Text passage Block Start

Posted by: Lawyer Sanders | July 27, 2009

Environmental attorney Sanders says new U.S. EPA proposed standard for NO2 will impact Kentucky’s coal-fired utility industry.

U.S. EPA has proposed to revise the nation’s nitrogen dioxide (NO2) air quality standard. The proposed changes to the NO2 standard reflect the latest science on the health effects of exposure to NO2, which is formed by emissions from cars, trucks, buses, power plants, and industrial facilities and can lead to respiratory disease.

 EPA’s proposed revisions apply to the primary NO2 standard and would:

  •  establish, for the first time, a one-hour NO2 standard at a level between 80 – 100 parts per billion (ppb),
  •  retain the current annual average NO2 standard of 53 ppb,  
  • add NO2 monitoring within 50 meters of major roads in cities with at least 350,000 residents, and 
  • continue monitoring of “area-wide” NO2 concentrations in cities with at least 1 million residents.

According to EPA, the proposed new standards and additional monitoring requirements would protect public health by reducing people’s exposure to high, short-term concentrations of NO2, which generally occur near roadways. The proposal would also ensure that area-wide NO2 concentrations remain below levels that can cause public health problems.

Current scientific evidence links short-term NO2 exposures, ranging from 30 minutes to 24 hours, with increased respiratory effects, especially in people with asthma. These effects can lead to increased visits to emergency departments and hospital admissions for respiratory illnesses, particularly in at-risk populations such as children, the elderly, and asthmatics.

Text passage Block End

> The task: Write the next part of the text about EPA's proposed nitrogen dioxide standard, picking up after its last sentence. The data that follows was taken from a different source than the text above.

Listed records Block Start

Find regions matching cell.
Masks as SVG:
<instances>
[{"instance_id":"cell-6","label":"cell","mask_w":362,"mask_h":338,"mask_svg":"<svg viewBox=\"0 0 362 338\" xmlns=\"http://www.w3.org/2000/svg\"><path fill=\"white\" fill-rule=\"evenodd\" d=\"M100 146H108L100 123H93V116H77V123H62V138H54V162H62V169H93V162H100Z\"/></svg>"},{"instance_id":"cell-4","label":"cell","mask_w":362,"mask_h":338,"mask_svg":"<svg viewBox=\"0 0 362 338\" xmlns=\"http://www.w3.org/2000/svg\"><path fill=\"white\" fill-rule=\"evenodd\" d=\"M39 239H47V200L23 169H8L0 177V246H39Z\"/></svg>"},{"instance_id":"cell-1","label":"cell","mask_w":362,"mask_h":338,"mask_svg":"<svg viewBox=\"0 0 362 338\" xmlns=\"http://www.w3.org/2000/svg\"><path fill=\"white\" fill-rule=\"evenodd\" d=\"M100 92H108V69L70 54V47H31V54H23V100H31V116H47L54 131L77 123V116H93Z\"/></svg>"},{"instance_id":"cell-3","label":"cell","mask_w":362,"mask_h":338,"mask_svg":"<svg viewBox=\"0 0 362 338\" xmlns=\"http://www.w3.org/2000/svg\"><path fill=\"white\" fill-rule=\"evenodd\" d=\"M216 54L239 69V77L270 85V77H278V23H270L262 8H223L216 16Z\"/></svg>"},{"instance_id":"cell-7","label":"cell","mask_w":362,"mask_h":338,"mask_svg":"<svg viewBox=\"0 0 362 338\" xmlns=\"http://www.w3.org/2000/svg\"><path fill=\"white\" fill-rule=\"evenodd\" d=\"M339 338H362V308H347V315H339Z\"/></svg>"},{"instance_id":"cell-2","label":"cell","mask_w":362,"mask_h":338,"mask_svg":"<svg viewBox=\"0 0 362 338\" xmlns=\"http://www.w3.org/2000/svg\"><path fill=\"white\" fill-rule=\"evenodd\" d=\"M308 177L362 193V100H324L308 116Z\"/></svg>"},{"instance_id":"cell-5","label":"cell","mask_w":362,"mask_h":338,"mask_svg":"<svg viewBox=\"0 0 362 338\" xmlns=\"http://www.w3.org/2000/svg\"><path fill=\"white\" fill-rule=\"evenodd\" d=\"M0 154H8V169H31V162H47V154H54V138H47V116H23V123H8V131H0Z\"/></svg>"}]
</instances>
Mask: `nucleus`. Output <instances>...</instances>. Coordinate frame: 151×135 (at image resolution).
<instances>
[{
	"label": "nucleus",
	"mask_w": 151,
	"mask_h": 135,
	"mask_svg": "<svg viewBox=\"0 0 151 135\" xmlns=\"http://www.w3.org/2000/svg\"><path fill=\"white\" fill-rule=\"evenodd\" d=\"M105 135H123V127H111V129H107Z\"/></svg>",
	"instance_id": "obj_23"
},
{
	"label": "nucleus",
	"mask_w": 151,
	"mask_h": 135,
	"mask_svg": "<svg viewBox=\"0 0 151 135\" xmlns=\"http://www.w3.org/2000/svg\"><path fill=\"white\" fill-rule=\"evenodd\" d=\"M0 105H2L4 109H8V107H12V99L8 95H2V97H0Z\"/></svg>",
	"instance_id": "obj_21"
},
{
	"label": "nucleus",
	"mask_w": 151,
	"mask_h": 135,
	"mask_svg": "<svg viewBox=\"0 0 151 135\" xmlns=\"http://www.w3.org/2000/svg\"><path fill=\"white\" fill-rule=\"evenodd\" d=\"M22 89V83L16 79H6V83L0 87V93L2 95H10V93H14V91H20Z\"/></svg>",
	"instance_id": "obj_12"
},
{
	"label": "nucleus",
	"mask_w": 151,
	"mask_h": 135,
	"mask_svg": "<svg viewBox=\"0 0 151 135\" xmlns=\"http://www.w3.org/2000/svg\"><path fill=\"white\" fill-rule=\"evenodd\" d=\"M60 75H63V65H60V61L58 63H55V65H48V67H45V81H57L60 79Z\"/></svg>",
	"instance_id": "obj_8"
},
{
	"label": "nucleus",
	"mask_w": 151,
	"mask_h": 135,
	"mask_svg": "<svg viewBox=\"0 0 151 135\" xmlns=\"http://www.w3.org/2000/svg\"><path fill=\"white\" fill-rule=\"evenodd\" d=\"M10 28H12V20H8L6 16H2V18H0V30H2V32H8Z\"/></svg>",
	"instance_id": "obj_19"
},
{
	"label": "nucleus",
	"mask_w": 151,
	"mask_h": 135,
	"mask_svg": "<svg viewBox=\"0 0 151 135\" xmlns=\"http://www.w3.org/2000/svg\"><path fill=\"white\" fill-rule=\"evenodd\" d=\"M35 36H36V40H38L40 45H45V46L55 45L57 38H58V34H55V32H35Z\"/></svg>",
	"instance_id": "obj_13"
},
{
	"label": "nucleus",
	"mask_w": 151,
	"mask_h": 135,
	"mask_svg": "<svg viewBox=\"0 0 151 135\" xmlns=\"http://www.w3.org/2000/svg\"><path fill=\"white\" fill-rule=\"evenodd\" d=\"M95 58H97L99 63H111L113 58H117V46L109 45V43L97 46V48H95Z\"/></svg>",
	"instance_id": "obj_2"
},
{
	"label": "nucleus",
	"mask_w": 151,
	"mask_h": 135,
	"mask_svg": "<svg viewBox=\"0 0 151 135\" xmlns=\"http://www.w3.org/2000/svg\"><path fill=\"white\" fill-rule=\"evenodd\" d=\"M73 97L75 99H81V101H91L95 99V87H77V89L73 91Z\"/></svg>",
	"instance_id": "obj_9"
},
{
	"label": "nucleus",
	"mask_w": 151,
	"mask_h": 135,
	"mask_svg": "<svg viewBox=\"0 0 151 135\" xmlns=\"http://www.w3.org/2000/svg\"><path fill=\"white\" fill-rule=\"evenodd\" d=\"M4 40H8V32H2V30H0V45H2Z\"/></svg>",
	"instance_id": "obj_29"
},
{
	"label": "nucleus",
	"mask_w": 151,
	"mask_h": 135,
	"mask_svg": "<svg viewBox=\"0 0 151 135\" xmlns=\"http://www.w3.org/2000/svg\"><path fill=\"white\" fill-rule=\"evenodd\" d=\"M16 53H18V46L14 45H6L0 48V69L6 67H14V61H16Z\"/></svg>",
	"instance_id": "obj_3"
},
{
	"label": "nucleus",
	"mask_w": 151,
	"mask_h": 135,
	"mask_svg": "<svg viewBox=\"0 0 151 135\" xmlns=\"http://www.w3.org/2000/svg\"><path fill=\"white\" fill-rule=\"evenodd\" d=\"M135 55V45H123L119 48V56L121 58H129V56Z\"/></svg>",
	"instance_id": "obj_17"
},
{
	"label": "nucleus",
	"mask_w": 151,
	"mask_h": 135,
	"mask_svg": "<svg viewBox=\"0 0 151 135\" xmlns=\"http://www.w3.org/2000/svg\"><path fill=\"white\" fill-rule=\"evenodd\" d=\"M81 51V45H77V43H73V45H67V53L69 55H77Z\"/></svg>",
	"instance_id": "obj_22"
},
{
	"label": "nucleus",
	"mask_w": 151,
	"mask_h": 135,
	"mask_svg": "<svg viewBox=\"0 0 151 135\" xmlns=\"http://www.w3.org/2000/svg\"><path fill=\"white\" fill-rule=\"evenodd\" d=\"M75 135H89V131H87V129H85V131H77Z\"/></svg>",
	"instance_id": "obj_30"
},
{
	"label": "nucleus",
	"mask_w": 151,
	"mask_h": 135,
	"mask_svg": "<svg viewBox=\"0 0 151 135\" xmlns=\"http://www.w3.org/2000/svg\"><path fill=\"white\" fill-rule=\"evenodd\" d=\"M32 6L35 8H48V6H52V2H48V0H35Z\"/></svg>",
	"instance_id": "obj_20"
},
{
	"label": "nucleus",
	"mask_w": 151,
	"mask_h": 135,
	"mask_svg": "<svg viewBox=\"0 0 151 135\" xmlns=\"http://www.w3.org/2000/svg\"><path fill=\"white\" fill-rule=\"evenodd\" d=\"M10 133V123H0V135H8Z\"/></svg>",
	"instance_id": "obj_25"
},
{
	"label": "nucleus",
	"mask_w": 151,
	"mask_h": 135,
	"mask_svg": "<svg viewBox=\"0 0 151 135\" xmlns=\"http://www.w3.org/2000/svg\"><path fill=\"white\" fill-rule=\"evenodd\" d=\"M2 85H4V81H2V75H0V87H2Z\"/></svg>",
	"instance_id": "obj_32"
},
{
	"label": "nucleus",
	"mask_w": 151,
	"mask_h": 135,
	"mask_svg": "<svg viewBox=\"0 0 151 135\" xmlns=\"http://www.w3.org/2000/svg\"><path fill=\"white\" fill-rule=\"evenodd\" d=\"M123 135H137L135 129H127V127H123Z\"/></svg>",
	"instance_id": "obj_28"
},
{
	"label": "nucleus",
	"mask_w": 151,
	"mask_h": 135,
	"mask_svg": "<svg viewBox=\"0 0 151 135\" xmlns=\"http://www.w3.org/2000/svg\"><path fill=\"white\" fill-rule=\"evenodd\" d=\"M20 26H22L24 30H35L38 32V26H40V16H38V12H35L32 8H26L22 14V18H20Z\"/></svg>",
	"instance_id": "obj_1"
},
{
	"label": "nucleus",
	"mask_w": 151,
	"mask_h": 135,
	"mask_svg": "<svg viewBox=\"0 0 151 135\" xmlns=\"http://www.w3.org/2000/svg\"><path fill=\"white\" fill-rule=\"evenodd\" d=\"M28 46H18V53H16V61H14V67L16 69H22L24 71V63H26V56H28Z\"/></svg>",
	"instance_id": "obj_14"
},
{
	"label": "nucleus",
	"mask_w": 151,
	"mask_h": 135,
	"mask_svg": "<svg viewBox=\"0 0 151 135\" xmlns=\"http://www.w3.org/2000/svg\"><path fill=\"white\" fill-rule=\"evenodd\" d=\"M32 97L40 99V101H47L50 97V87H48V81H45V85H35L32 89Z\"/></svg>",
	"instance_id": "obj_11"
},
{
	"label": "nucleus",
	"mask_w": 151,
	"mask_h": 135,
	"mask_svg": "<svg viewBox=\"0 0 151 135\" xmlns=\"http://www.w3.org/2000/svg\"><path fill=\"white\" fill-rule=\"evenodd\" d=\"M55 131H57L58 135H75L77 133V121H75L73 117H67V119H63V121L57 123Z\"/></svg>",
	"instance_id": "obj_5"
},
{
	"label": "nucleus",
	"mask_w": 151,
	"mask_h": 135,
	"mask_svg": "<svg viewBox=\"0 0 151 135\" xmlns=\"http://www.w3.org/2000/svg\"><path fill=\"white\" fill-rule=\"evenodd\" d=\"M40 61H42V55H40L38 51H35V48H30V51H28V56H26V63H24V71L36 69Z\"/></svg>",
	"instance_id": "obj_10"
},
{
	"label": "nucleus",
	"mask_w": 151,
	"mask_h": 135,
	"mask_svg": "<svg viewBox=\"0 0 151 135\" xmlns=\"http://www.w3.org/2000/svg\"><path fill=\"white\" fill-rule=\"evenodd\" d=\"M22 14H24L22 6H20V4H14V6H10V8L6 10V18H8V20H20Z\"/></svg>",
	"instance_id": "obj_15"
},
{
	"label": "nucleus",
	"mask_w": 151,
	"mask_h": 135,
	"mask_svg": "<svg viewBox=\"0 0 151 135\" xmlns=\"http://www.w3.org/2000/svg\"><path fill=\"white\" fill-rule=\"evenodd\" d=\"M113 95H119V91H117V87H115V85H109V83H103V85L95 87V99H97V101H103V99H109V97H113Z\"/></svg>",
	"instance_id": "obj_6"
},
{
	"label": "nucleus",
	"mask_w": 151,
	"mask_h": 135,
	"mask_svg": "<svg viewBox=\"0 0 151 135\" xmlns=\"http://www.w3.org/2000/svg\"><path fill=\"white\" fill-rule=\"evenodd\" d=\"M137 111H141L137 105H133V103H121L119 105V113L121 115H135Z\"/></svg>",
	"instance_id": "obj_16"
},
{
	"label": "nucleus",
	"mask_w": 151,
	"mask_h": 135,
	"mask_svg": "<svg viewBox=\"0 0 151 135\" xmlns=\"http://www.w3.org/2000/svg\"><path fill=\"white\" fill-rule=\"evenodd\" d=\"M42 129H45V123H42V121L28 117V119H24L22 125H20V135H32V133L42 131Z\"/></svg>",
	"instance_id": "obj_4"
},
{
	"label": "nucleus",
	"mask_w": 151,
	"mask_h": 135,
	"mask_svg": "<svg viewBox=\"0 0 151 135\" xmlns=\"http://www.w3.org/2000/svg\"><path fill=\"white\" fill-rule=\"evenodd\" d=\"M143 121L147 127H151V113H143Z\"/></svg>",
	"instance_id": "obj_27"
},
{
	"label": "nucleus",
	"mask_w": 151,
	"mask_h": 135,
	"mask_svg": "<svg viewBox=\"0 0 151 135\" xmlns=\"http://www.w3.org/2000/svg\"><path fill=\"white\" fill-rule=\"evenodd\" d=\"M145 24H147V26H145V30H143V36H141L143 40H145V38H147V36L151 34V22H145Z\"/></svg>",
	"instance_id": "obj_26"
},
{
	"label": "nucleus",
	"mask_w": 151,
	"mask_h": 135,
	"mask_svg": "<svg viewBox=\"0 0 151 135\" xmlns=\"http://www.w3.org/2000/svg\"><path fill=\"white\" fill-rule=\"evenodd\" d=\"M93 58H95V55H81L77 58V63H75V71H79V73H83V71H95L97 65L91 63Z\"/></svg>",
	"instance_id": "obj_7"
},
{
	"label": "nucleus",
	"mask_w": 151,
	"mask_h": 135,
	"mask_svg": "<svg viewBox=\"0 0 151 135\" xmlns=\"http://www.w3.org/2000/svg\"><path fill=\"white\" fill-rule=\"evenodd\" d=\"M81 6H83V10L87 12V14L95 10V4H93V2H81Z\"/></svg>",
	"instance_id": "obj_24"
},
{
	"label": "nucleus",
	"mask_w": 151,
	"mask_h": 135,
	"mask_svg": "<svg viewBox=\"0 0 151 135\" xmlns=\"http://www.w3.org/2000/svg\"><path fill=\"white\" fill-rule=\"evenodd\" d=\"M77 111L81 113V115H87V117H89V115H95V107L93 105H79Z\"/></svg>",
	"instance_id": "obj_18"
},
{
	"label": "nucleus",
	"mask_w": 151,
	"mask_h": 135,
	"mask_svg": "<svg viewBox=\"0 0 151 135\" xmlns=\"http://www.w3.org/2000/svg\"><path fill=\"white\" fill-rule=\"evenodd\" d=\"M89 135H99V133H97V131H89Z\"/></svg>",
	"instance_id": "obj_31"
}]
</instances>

Listed records Block End

> Exercise answer:
EPA first set standards for NO2 in 1971, establishing both a primary standard to protect health and a secondary standard to protect the public welfare at 53 ppb, averaged annually. Annual average NO2 concentrations have decreased by more than 40 percent since 1980. All areas in the United States are well below the current (1971) NO2 standards with annual averages ranging from approximately 10 – 20 ppb.  

EPA will accept public comments for 60 days after the proposal is published in the Federal Register. The agency will hold two public hearings in August 2009: one in Los Angeles and one in the Washington, D.C. area. EPA will provide details on the public hearings in a separate notice issued later this summer.  

EPA must issue a final decision on the NO2 standard by Jan. 22, 2010. It is the first change in the NO2 limits in 35 years.